Lady Isabel flushed delicately.

"We are not exactly poor, but such money as there is mostly came from my father, and there will not be much after my death," she confessed. "Most of it will be money tied up for Archie, poor little boy, because he is the younger son, and your grandfather thought that was the proper way to arrange it. It was all settled when you were quite little children—in fact, before Pamela was born or thought of—and your father naturally wanted all he could hope to leave to go to Cedric, so that he might be able to live on here, whatever happened."

"But what about Barbara and me? Wasn't it rather unfair to want the boys to have everything?"

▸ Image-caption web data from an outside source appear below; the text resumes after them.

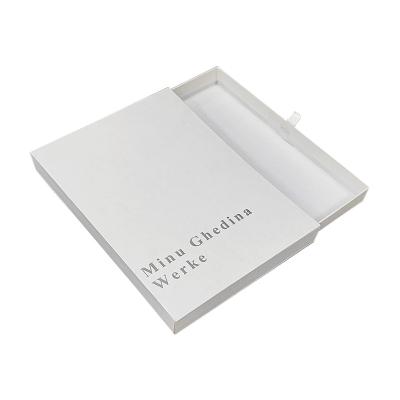 China white box with texture pattern simple elegant with logo silver shiny cardboard drawer jewellery  small gift packaging for sale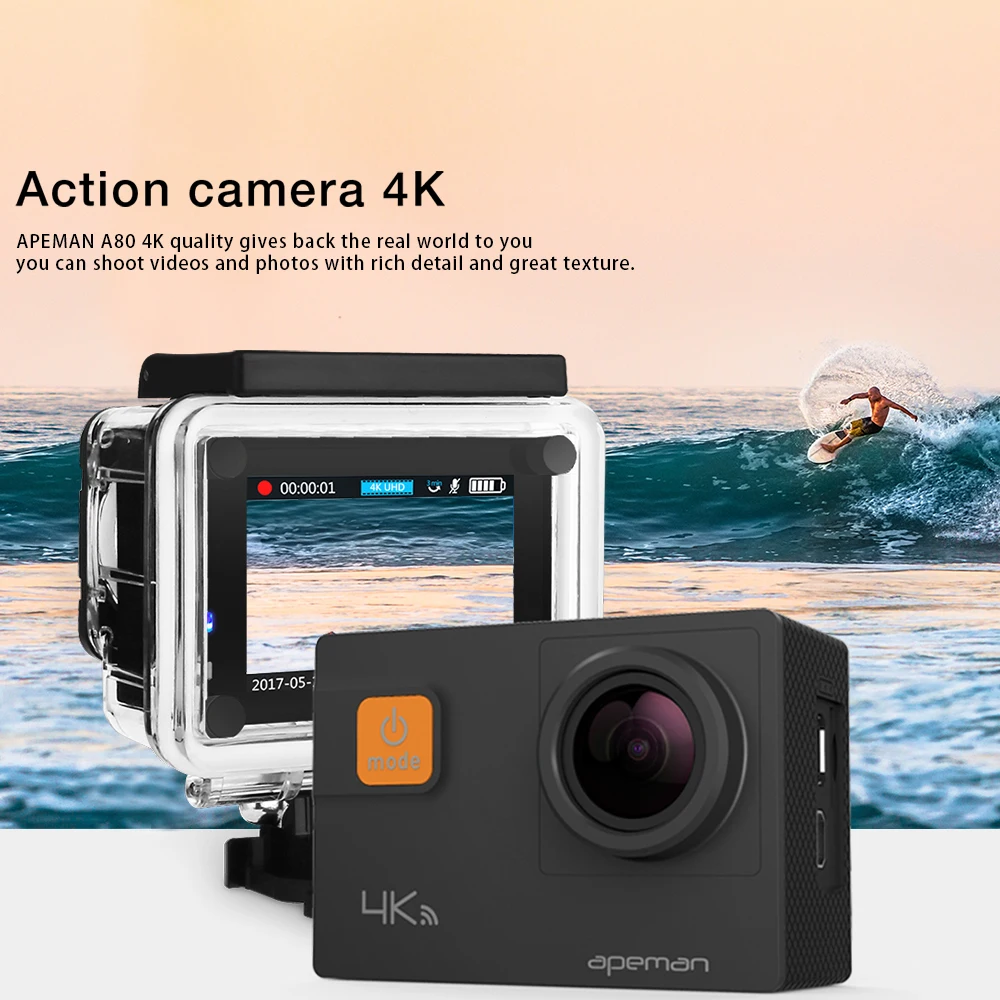 Apeman 4 К действие Камера A80 PRO Wi Fi Action Cam Full HD подводный Водонепроницаемый Спорт
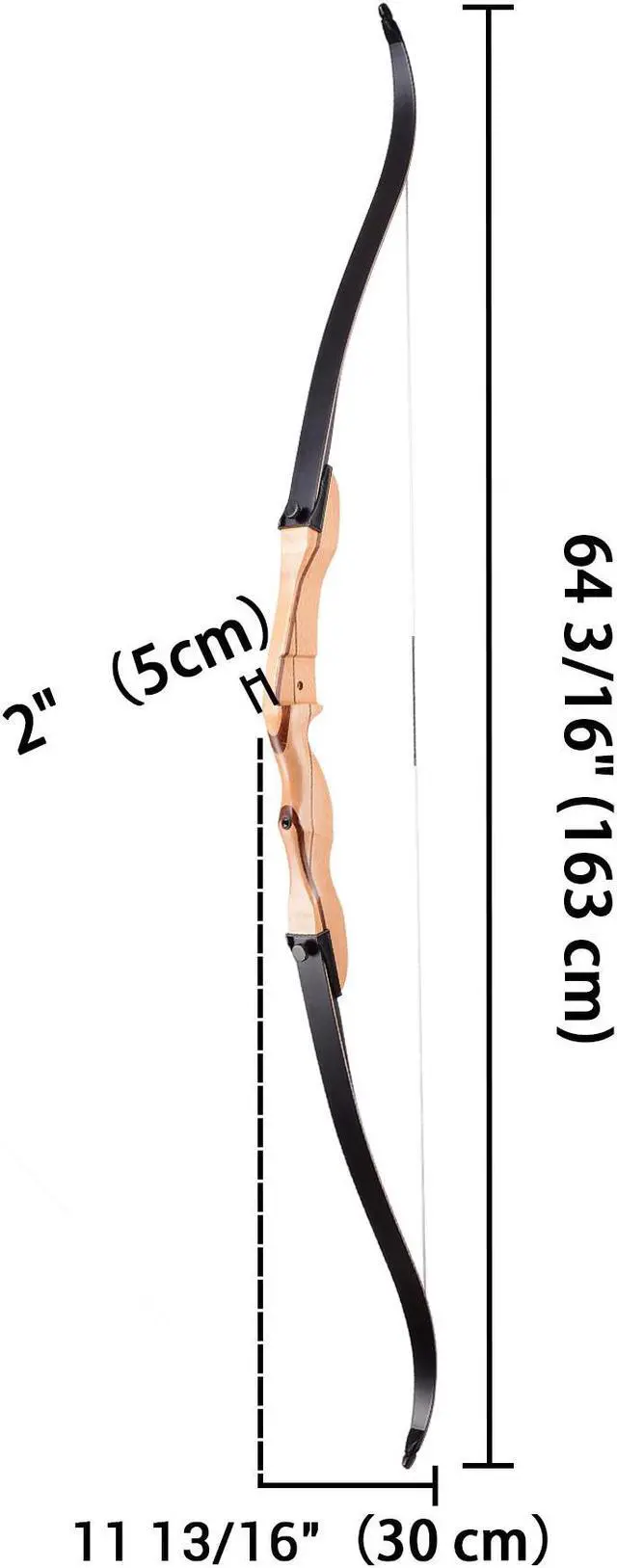 Alt view image 6 of 7 - Yescom 68" Recurve Bow Right Hand Draw Weight 30lbs Traditional Archery Hunting Take Down Long Bow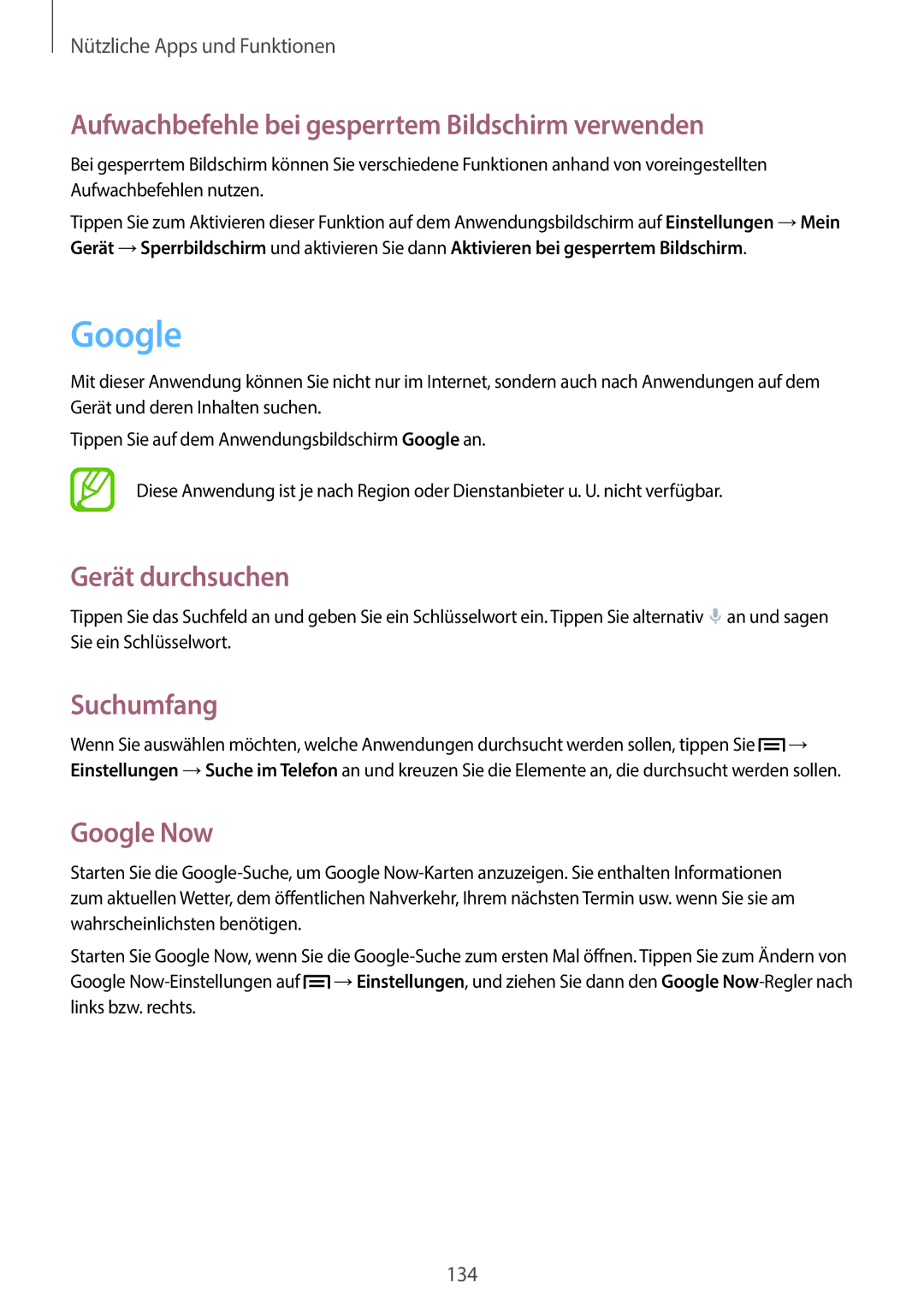 Samsung SM-C1010ZWAXEF manual Google, Aufwachbefehle bei gesperrtem Bildschirm verwenden, Gerät durchsuchen, Suchumfang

"Your father said, 'The girls will marry, of course.' There will be a certain sum for each of you on your wedding-day, but there's no question of either of you being able to afford to remain unmarried, and live decently. You won't have enough to make it possible," said Lady Isabel very simply.

"But one of us might want to marry a very poor man."

"A man in your own rank of life, my dear child, could hardly propose to you unless he had enough to support you. Of course, we don't wish either of you to feel that you must marry for money, ever, but at the same time I think you ought to be warned. Girls very often go gaily on, thinkin' it will be time enough to settle later, and then something happens, and they find they have no money of their own, and perhaps no home left. For a few years, perhaps, it's possible to go on paying visits, and staying with other people, but it's never very pleasant to feel one has no alternative, and the sort of environment where a man looks for his wife is in her own sheltered home," said Lady Isabel with emphasis.

Alex felt rather dismayed, though less so than she would have done before her intimacy at the convent had given her glimpses of another possible standard.

She paid one more visit to Mother Gertrude before leaving London.

This time she was kept waiting for a while in the parlour, so that she began to wish that she had not told Holland to call for her in an hour's time. She never dared stay any longer, partly from a vague impression that Mother Gertrude had a good deal to do, and partly from a very distinct certainty that Lady Isabel always noted the length of her visits to the convent, no less than their frequency.

She looked round the ugly room rather disconsolately and fingered the books on the table. They seemed very uninteresting, and were mostly in French. One slim volume, more attractively bound than the others, drew her attention for a moment, and she turned idly to the title-page.